Alternative methods for panel combination in rFIA
logo



library(rFIA)
library(dplyr)
library(rgdal)
library(sf)
library(lubridate)
library(gridExtra)
library(data.table)

Andy and I have been rolling out some updates to rFIA since the Stakeholder’s meeting a few weeks back. Namely, we have made improvements in terms of speed and RAM utilization and have implemented a few methods as alternatives to the temporally indifferent method for panel combination. This document is intended to serve as a brief intro to our updates and highlight the potential for future work on this front.

The speed up


Using the Rhode Island subset for the years 2014-2018 we see substantial improvements in efficiency, even with a large number of grouping variables.

## Old version
start <- now()
old <- rFIA:::tpa_old(fiaRI, bySpecies = TRUE, bySizeClass = TRUE, nCores = 3)
old_time <- now() - start

## New version
start <- now()
new <- tpa(fiaRI, bySpecies = TRUE, bySizeClass = TRUE, nCores = 3)
new_time <- now() - start

paste('Change in run time:', (as.numeric(new_time) - as.numeric(old_time)) / as.numeric(new_time) * 100, '%')
## [1] "Change in run time: -447.229885107249 %"

The advancements really can’t be appreciated until we scale up the size of the input data. Using the entire US database, we can return biomass estimates (8 variables and sampling errors), grouped by inventory year and ecoregion subsection, in under 18 minutes. (Note: this was using 19 cores on a Linux server, and we saw a maximum of 90 Gb of RAM utilization during processing).

New methods


We’ve focused our efforts on implementing methods identified in the Green Book as potential alternatives to the temporally indifferent method. Specifically, we now offer the following methods: annual (no panel combination), simple moving average, linear moving average, exponential moving average, and of course, temporally indifferent.

We wanted to make it easy for users to implement these alternative methods, so we simply added a method argument to all estimator functions. For the exponential moving average, users may also change the decay parameter that controls panel weighting using the lamda argument (more on this later).
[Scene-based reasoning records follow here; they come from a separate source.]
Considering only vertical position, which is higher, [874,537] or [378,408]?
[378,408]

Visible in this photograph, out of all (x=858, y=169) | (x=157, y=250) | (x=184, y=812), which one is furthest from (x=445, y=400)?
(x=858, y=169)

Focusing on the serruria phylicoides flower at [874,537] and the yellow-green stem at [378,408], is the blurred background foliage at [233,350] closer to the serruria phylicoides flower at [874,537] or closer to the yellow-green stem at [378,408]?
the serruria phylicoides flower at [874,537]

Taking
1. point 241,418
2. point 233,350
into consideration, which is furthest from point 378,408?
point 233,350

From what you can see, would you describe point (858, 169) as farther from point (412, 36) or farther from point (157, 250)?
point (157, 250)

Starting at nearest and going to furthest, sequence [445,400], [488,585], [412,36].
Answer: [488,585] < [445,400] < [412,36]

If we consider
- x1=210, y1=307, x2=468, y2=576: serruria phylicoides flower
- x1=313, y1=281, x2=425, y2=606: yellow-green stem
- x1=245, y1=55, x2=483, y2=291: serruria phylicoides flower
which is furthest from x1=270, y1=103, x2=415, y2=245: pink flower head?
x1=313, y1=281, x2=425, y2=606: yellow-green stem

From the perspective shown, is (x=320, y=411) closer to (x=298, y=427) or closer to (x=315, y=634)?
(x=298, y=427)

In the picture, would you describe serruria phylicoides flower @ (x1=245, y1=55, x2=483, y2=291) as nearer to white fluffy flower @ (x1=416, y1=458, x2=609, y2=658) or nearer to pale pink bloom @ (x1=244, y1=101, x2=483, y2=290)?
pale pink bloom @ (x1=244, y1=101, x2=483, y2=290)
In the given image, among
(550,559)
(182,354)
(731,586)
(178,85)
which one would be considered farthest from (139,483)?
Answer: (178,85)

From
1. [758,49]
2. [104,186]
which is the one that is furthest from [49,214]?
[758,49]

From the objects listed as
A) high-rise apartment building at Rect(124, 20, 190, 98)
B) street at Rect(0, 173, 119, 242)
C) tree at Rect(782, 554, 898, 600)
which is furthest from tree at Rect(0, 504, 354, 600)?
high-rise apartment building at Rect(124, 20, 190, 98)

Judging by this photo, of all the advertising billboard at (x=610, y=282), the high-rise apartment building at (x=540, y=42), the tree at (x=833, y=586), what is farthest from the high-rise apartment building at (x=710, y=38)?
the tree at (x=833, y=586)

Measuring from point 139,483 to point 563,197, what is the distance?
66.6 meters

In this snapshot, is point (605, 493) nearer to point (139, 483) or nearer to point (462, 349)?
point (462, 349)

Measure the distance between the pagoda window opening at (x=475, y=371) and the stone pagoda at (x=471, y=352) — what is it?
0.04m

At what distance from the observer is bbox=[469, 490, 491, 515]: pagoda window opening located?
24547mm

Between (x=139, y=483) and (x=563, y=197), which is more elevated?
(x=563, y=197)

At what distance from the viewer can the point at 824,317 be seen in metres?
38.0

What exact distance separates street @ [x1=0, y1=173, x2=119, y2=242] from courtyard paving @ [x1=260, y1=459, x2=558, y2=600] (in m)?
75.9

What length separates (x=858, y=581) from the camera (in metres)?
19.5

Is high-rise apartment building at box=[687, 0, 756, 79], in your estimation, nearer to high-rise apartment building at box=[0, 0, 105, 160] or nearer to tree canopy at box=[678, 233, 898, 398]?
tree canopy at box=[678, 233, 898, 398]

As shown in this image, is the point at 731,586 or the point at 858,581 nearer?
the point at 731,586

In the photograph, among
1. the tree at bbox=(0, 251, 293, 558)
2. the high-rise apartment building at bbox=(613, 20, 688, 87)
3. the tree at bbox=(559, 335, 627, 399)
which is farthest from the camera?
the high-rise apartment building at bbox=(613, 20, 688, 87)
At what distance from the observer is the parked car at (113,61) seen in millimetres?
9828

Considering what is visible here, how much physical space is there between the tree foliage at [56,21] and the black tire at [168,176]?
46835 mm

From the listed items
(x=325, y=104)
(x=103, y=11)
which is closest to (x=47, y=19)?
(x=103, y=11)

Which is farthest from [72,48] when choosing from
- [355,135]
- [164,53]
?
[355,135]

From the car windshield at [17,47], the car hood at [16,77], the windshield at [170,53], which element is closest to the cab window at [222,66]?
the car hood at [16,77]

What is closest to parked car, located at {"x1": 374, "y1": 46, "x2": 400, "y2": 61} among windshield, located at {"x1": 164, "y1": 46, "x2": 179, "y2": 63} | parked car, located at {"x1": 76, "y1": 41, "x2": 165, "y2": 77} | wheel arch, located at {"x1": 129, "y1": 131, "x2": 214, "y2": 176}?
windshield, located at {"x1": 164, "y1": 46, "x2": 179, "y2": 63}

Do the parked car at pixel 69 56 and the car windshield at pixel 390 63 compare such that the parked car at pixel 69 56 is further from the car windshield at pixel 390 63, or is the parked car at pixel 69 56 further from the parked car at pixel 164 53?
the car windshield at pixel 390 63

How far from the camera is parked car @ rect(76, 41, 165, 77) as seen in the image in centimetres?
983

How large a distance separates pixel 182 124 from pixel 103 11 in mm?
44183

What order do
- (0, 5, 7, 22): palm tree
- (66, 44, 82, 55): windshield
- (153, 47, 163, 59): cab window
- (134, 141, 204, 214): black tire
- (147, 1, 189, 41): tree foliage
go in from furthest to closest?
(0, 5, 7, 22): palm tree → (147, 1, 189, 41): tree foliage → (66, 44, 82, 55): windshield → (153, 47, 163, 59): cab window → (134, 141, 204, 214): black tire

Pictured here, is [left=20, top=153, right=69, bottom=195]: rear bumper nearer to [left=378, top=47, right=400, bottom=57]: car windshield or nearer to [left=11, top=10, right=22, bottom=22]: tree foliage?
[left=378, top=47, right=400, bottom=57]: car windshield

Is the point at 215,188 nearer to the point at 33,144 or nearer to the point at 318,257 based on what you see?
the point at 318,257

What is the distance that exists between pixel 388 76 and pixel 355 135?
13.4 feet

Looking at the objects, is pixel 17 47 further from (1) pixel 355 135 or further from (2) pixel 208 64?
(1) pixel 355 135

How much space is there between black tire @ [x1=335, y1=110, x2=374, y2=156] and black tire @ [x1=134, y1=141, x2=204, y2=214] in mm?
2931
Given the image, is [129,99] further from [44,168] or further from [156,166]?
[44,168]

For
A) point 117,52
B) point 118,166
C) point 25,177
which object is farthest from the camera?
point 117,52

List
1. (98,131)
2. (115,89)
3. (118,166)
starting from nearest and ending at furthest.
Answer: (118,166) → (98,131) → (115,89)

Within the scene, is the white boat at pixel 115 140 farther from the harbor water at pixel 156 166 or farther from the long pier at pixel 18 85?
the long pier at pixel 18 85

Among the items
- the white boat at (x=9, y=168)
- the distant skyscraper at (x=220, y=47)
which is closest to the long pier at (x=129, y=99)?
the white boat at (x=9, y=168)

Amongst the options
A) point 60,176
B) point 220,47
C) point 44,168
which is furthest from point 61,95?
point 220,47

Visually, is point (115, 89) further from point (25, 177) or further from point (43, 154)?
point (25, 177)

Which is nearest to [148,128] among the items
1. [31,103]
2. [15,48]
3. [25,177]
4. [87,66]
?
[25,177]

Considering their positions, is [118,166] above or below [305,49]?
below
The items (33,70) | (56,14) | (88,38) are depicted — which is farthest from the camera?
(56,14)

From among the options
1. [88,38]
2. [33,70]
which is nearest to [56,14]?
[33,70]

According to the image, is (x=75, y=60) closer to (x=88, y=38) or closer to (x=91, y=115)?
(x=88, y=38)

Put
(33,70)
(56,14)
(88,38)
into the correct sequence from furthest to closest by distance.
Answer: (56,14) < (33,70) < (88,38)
Using Michigan ash as a case study, we can see quite a bit of variation in temporal lag bias between the methods:

## Get Michigan
mi <- readFIA('C:/Users/hstan/Dropbox/rfia docs/MI')

## Michigan LP shapefile
shp <- readOGR('C:/Users/hstan/Dropbox/rfia docs/EMS paper/mi_counties', 'mi_counties')
## OGR data source with driver: ESRI Shapefile 
## Source: "C:\Users\hstan\Dropbox\rfia docs\EMS paper\mi_counties", layer: "mi_counties"
## with 68 features
## It has 15 fields
shp <- as(shp, 'sf')

## White, black, green ash
ash <- c(541, 543, 544)

## Trying out a few new estimators for MI ash
ti <- biomass(mi, polys = shp, method = 'TI',
              treeDomain = SPCD %in% ash & DIA >=5, nCores = 3, 
              returnSpatial = TRUE)

an <- biomass(mi, polys = shp, method = 'annual',
              treeDomain = SPCD %in% ash & DIA >=5, nCores = 3, 
              returnSpatial = TRUE)

sma <- biomass(mi, polys = shp, method = 'sma',
               treeDomain = SPCD %in% ash & DIA >=5, nCores = 3, 
               returnSpatial = TRUE)

lma <- biomass(mi, polys = shp, method = 'lma',
              treeDomain = SPCD %in% ash & DIA >=5, nCores = 3, 
              returnSpatial = TRUE)

ema <- biomass(mi, polys = shp, method = 'ema',
               treeDomain = SPCD %in% ash & DIA >=5, nCores = 3, 
               returnSpatial = TRUE)

tip <- filter(ti, YEAR %in% c(2003, 2007,  2011, 2015))
anp <- filter(an, YEAR %in% c(2003, 2007,  2011, 2015))
smap <- filter(sma, YEAR %in% c(2003, 2007,  2011, 2015))
lmap <- filter(lma, YEAR %in% c(2003, 2007,  2011, 2015))
emap <- filter(ema, YEAR %in% c(2003, 2007,  2011, 2015))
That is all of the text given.